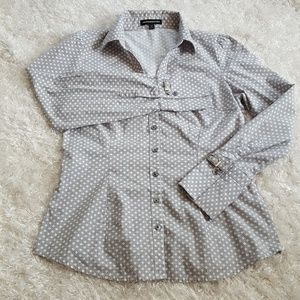 Express grey & white stripped polkadot dress shirt
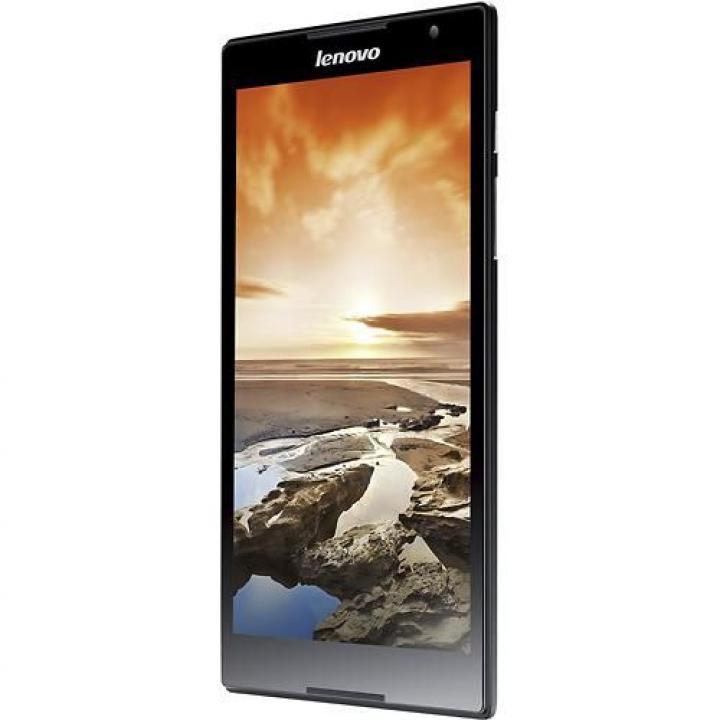 Ремонт  Lenovo IdeaTab S8-50 в Самаре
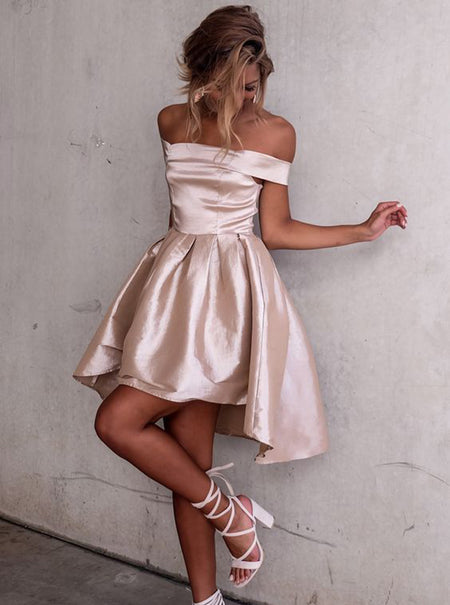 A-Line/Princess Off-the-Shoulder Satin Short Sleeves Asymmetrical Dress with Pleats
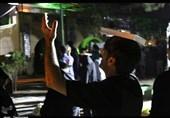 معاون استاندار خوزستان: برای شبهای احیا هنوز مصوبهای نداریم /پیشنهادمان برگزاری مراسم در فضای باز است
◆ ◆ ◆
## Goal of the exercise
Restate exactly the lines that start at the "A-Line/Princess Off-the-Shoulder Satin" line and end with the last line of the material above, leaving out the pictures.

## Answer to this problem
 A-Line/Princess Off-the-Shoulder Satin Short Sleeves Asymmetrical Dress with Pleats
 معاون استاندار خوزستان: برای شبهای احیا هنوز مصوبهای نداریم /پیشنهادمان برگزاری مراسم در فضای باز است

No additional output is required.